Football headlines in recent weeks have been dominated by reports if Luis Suarez, striker for Liverpool and Uruguay will be moving from Anfield this summer, with Arsenal reportedly being a likely destination for the forward. This after Arsenal made a cheeky bid of £40M and 1 pound to trigger the supposed £40M release clause in his contract.

Despite Liverpool insisting the player is not for sale, Suarez himself has claimed that the club promised him that he would be able to leave if they failed to qualify for the Champions League. This has been categorically denied by Liverpool manager Brendan Rodgers.

As the controversy surrounding the transfer saga continues, it is important to take a few employment law lessons from this episode.

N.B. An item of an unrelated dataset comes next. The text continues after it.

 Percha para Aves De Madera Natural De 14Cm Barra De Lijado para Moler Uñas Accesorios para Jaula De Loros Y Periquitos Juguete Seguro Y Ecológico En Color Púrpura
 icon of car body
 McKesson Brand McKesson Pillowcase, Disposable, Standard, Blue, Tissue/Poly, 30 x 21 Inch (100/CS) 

First as in all matters, putting stuff down in writing helps. This is especially true for employers and their agreements with employees, but also for employees in their claims against their managers and supervisors. As I frequently remind my clients, if you want to have a viable claim under Title VII, put the complaint down in writing and send it to the employer’s Human Resources Department. Absent that, the employer is simply going to deny that you ever made a complaint concerning workplace conduct or behavior. This is also the case, when you are requesting a pay raise or for that matter was assured a pay raise, or any other promise by an employer.

In the case of the Suaraz sale, Luis could well have saved himself the uncertainty surrounding his transfer, if only he had placed his condition for release in writing. Having failed to do that, the controversy is now being litigated in the national newspapers.

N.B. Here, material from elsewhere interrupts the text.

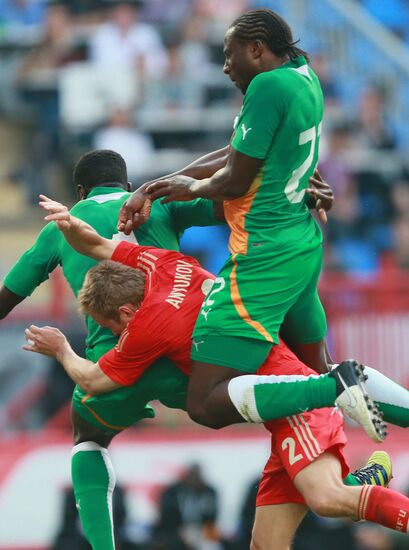 Russia vs. Côte d'Ivoire football friendly match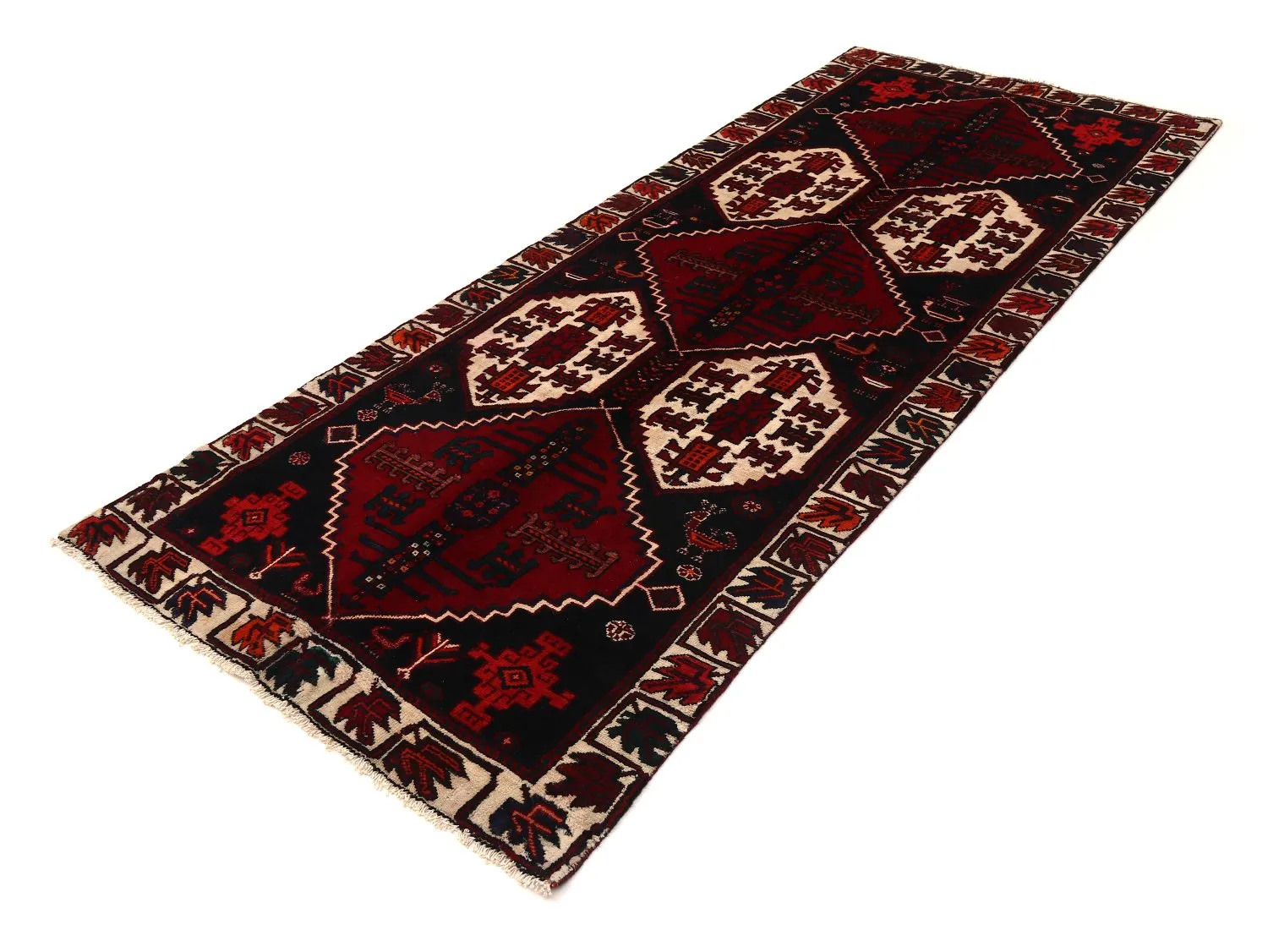 Oriental Rug Hamedan 275 x 112 cm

The second advantage in putting claims down in writing, is that it get rids of uncertainties. Verbal agreements are evidentially difficult to prove. That is why general guidance states that there should still be some form of written evidence regarding a verbal agreement with both parties usually signing a document to evidence their agreement.

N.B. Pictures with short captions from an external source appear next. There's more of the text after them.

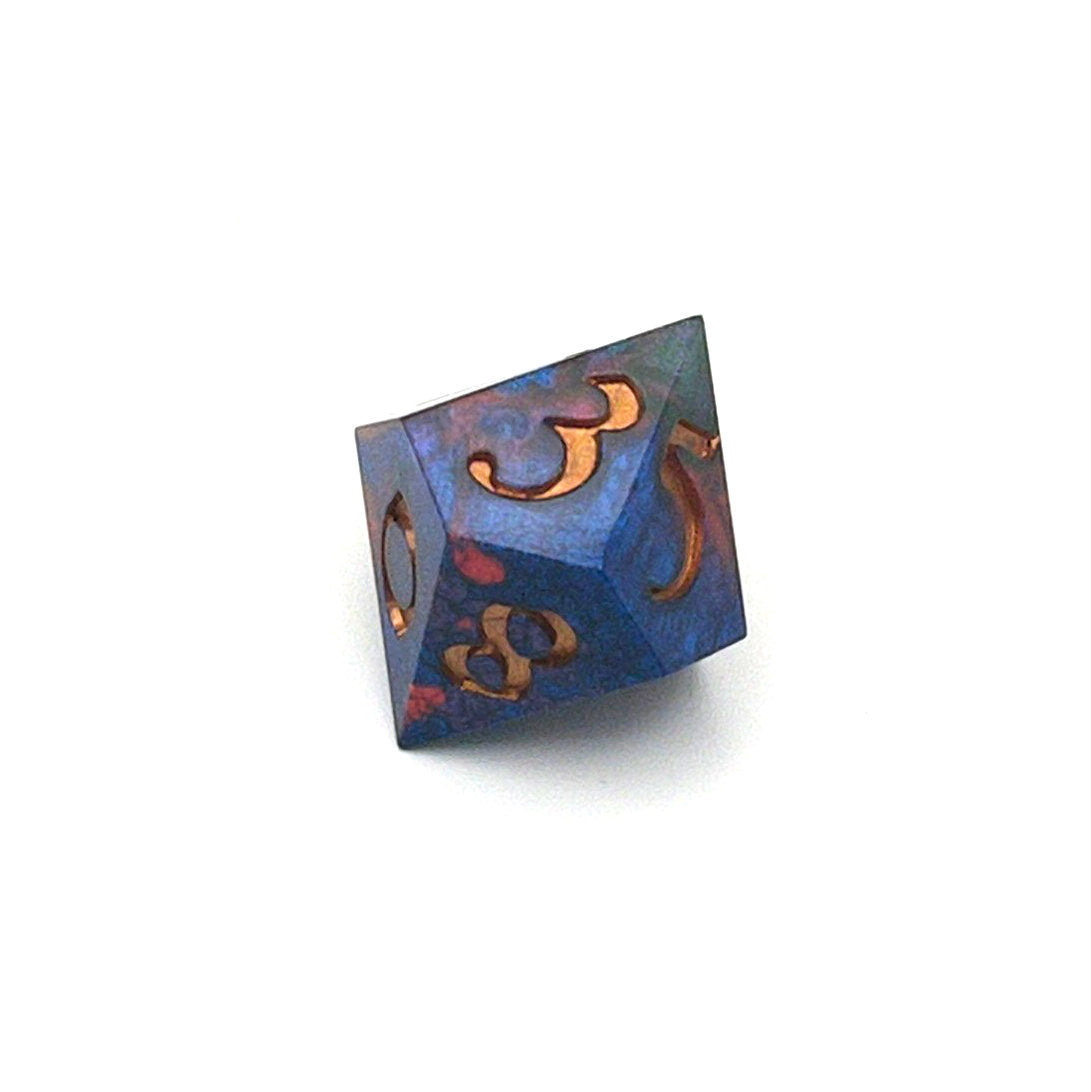 Lush Velvet Resin Dice Set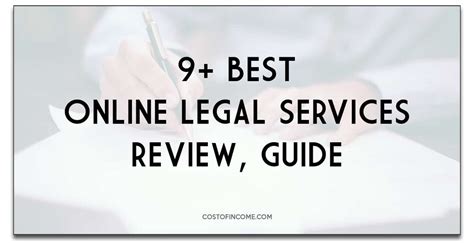 Best Online Legal Services For Small Business, 2024 - Cost Of Income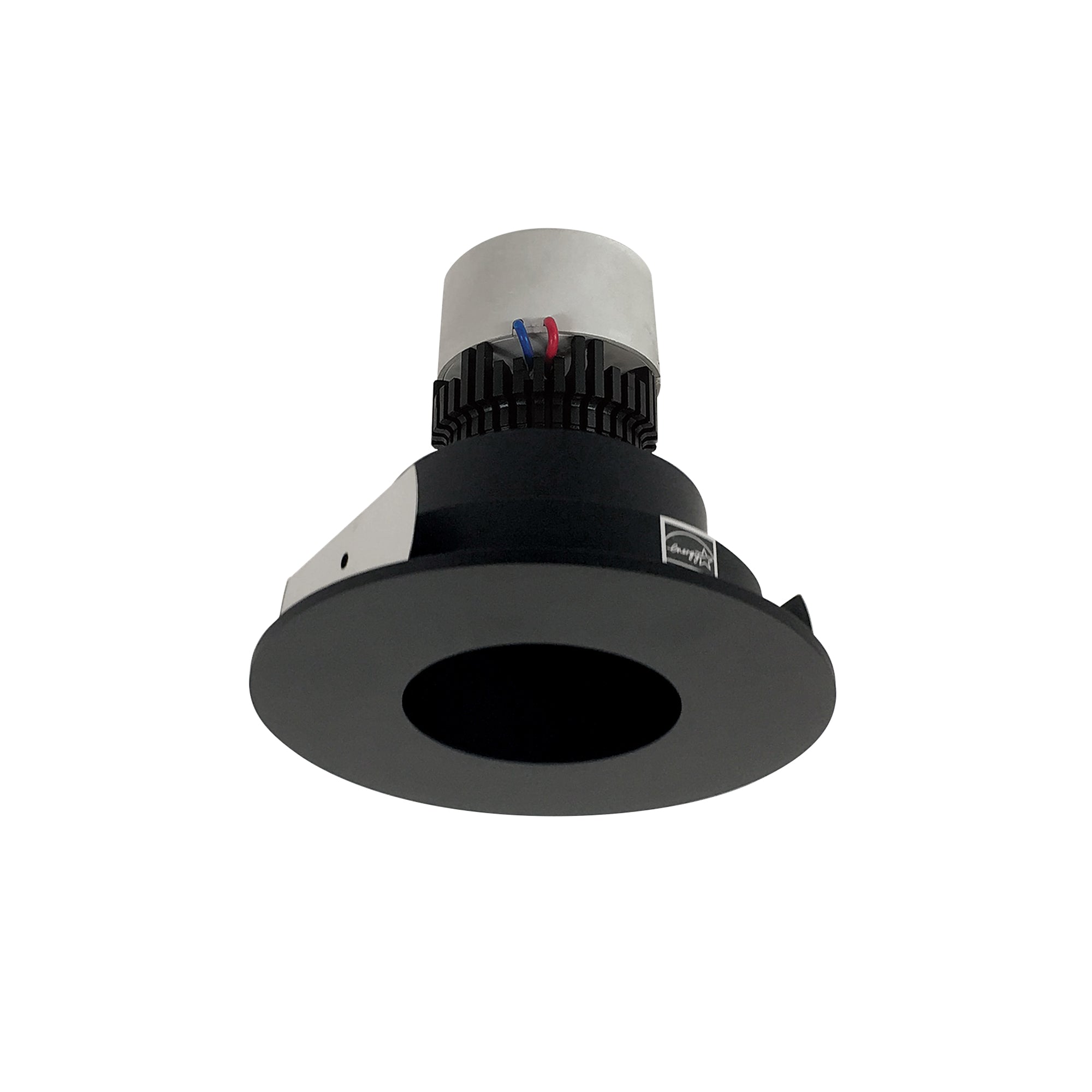 Nora Lighting NPR - 4RPH40XBB 4" Pearl LED Round Pinhole Retrofit, 1000lm / 12W, 4000K, Black Pinhole / Black Flange - Sonic Electric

Otherwise, as evidenced by the controversy surrounding the Suarez saga, it can be tough to prove, exactly what each party has said and ultimately agreed to.

From a personal perspective however, as Suarez was the penultimate top scorer in the English league last year, scoring 29 goals in all competitions, it would be silly of Liverpool to sell him to a rival club, especially when in this case, both Arsenal and Liverpool are challenging for the coveted top 4 spot guaranteeing European football. Considering the league campaign is a mere 3 days away, with Liverpool kicking off the competition against Stoke City, we are hopeful that this drama can be resolved soon, in favour of the club. If so, we will be back cheering for Luis Suarez as he bags in more goals for the mighty reds! YNWA.